▶ **Exercise task 1**
Answer these questions using the passage on time domain astronomy.
(a) Which project is digitizing the old astronomical plates held by the Harvard College Observatory?
(b) Which two gravitational microlensing surveys pioneered the first massive, regular survey observations?
(c) What did the Gravitational-wave Optical Transient Observer (GOTO) begin looking for in 2022?

Historically time domain astronomy has come to include appearance of comets and variable brightness of Cepheid-type variable stars.[2] Old astronomical plates exposed from the 1880s through the early 1990s held by the Harvard College Observatory are being digitized by the DASCH project.[9]

The interest in transients has intensified when large CCD detectors started to be available to the astronomical community. As telescopes with larger fields of view and larger detectors come into use in the 1990s, first massive and regular survey observations were initiated - pioneered by the gravitational microlensing surveys such as Optical Gravitational Lensing Experiment and the MACHO Project. These efforts, beside the discovery of the microlensing events itself, resulted in the orders of magnitude more variable stars known to mankind.[10] [11] Subsequent, dedicated sky surveys such as the Palomar Transient Factory, the spacecraft Gaia and the LSST, focused on expanding the coverage of the sky monitoring to fainter objects, more optical filters and better positional and proper motions measurement capabilities. In 2022, the Gravitational-wave Optical Transient Observer (GOTO) began looking for collisions between neutron stars.[12]

The ability of modern instruments to observe in wavelengths invisible to the human eye (radio waves, infrared, ultraviolet, X-ray) increases the amount of information that may be obtained when a transient is studied.

▶ **Exercise task 2**
Retype the records character for character, from the line containing "Vertically, where is" down to the end of the records.

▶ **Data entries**
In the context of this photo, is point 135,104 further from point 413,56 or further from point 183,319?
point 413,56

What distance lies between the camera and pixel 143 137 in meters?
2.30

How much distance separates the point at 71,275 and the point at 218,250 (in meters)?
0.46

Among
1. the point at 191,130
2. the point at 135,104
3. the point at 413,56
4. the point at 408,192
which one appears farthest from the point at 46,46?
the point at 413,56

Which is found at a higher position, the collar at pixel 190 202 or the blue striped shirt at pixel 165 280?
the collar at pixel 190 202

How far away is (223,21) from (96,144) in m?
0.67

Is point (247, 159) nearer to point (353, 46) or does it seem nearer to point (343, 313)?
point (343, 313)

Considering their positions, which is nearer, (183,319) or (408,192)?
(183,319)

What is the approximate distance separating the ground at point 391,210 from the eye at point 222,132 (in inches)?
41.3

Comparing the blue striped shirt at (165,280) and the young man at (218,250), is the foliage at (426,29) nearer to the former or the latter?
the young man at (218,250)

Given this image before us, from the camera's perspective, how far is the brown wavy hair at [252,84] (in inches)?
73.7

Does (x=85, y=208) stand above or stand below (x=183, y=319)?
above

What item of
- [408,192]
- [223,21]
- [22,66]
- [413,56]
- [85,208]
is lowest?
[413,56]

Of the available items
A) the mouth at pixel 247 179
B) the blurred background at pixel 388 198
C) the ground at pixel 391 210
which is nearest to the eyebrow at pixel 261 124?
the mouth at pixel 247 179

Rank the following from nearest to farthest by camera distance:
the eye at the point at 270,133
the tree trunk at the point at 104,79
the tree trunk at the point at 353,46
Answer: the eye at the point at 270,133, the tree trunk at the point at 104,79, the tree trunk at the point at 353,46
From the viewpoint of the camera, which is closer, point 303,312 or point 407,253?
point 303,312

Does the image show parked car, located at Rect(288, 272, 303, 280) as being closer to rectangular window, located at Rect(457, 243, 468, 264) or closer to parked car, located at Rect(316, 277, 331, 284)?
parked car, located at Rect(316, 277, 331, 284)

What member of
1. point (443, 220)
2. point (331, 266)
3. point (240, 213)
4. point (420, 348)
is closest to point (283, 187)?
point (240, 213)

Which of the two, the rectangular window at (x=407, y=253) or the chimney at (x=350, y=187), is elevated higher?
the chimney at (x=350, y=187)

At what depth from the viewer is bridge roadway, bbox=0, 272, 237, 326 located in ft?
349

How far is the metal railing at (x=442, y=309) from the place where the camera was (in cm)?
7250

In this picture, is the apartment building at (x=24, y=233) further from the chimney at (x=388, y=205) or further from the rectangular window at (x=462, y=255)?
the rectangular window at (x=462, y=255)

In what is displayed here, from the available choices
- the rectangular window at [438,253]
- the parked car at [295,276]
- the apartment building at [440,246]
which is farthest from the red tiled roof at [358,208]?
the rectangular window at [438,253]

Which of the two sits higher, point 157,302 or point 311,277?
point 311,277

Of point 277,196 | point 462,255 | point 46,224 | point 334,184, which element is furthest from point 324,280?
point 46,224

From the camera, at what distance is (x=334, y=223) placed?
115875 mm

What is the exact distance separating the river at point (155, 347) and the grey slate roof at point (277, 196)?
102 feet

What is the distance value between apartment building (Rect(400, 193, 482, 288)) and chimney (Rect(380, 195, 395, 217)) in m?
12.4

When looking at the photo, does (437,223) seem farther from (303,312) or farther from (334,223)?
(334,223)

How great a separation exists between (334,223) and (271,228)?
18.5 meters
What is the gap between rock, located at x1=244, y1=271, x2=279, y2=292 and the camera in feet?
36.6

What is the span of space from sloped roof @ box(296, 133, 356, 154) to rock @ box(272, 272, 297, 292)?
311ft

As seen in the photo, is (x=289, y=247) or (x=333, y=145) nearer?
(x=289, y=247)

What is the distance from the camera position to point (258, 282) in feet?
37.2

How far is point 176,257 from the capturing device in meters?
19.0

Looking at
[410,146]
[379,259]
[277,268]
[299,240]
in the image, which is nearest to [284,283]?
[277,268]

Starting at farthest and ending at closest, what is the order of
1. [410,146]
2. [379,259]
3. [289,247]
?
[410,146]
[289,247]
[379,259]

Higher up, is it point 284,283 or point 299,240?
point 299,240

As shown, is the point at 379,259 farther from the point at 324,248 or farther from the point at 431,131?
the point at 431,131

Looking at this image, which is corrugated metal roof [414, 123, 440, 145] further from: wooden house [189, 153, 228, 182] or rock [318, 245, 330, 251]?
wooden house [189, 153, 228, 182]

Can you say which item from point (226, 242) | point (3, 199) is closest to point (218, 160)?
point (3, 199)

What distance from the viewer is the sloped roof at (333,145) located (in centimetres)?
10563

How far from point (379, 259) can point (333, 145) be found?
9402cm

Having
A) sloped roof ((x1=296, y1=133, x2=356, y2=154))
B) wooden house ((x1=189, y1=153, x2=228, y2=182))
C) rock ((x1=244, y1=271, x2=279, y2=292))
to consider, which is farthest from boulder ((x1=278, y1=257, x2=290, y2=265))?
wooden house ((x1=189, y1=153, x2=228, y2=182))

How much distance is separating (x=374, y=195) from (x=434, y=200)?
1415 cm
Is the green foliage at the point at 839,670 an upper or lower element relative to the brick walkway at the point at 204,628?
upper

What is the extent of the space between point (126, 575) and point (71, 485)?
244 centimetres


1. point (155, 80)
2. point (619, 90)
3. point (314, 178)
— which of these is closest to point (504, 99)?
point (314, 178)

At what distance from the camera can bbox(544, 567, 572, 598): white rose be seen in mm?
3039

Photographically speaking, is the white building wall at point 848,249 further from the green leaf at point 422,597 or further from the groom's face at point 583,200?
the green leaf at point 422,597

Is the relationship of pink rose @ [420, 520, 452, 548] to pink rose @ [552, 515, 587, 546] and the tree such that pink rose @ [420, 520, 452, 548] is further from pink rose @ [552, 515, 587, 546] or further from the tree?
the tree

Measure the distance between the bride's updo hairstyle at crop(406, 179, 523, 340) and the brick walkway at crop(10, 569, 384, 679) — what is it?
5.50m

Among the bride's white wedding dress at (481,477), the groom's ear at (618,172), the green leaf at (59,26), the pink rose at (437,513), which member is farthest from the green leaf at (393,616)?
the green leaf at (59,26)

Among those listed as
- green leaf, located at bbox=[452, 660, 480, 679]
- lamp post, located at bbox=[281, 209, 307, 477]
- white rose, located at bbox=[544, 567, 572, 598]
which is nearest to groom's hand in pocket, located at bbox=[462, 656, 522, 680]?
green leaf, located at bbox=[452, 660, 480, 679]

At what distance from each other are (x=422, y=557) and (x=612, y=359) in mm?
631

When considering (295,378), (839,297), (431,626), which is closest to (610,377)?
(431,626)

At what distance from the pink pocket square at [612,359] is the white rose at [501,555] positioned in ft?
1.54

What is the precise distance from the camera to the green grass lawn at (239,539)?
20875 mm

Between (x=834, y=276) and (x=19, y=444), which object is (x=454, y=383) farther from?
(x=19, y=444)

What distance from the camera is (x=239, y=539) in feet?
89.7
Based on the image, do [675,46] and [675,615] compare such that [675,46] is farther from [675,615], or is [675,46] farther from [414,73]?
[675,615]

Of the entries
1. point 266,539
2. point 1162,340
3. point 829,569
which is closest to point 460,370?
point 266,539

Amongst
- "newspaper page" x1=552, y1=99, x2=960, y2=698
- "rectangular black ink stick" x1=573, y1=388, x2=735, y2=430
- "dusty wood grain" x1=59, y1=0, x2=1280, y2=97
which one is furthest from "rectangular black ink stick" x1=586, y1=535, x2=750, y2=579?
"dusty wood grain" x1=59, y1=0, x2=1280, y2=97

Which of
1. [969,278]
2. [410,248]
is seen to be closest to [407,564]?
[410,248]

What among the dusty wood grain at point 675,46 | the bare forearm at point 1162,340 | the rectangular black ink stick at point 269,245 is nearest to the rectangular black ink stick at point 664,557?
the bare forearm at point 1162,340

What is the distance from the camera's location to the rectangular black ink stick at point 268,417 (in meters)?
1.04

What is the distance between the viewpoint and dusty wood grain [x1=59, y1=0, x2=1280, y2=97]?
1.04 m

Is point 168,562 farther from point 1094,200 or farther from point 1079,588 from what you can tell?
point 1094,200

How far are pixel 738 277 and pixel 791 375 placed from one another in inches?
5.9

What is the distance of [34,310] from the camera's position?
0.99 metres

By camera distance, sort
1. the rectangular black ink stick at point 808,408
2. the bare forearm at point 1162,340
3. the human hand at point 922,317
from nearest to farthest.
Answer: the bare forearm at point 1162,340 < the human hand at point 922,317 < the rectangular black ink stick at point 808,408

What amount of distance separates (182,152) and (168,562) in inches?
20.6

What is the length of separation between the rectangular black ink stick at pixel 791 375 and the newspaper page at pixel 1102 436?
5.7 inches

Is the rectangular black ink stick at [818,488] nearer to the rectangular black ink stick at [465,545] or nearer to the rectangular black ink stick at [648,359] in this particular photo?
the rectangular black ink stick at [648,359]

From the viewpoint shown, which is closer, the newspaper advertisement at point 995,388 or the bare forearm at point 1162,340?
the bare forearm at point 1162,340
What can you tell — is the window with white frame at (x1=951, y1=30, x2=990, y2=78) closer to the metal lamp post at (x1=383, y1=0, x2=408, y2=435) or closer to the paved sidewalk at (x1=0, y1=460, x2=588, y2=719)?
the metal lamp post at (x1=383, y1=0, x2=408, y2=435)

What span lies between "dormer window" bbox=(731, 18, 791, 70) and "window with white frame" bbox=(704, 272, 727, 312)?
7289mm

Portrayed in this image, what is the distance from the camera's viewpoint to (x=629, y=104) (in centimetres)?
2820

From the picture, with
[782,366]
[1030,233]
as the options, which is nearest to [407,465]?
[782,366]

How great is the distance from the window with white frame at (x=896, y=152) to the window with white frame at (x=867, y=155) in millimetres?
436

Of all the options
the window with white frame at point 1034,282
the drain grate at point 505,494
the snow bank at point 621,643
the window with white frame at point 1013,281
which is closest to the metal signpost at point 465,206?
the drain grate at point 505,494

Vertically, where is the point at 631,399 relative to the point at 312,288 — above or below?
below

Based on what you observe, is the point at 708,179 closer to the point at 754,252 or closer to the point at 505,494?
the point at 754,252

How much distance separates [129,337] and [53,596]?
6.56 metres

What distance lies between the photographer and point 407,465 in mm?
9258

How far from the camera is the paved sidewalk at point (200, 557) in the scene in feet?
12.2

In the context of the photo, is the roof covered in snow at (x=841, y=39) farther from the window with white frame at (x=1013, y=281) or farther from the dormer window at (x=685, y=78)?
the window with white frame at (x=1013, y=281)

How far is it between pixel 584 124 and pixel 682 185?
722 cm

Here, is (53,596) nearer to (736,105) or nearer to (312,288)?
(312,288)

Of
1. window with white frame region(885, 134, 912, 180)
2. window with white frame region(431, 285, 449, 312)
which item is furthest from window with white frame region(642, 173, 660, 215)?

▶ **Written answer 1**
(a) The DASCH project
(b) The Optical Gravitational Lensing Experiment and the MACHO Project
(c) Collisions between neutron stars

▶ **Written answer 2**
Vertically, where is the point at 631,399 relative to the point at 312,288 — above or below?
below

Based on what you observe, is the point at 708,179 closer to the point at 754,252 or closer to the point at 505,494?
the point at 754,252

How much distance separates [129,337] and [53,596]?
6.56 metres

What distance lies between the photographer and point 407,465 in mm?
9258

How far from the camera is the paved sidewalk at point (200, 557) in the scene in feet?
12.2

In the context of the photo, is the roof covered in snow at (x=841, y=39) farther from the window with white frame at (x=1013, y=281) or farther from the dormer window at (x=685, y=78)?
the window with white frame at (x=1013, y=281)

How far is it between pixel 584 124 and pixel 682 185?
722 cm

Here, is (53,596) nearer to (736,105) or nearer to (312,288)?
(312,288)

Of
1. window with white frame region(885, 134, 912, 180)
2. window with white frame region(431, 285, 449, 312)
which item is furthest from window with white frame region(642, 173, 660, 215)?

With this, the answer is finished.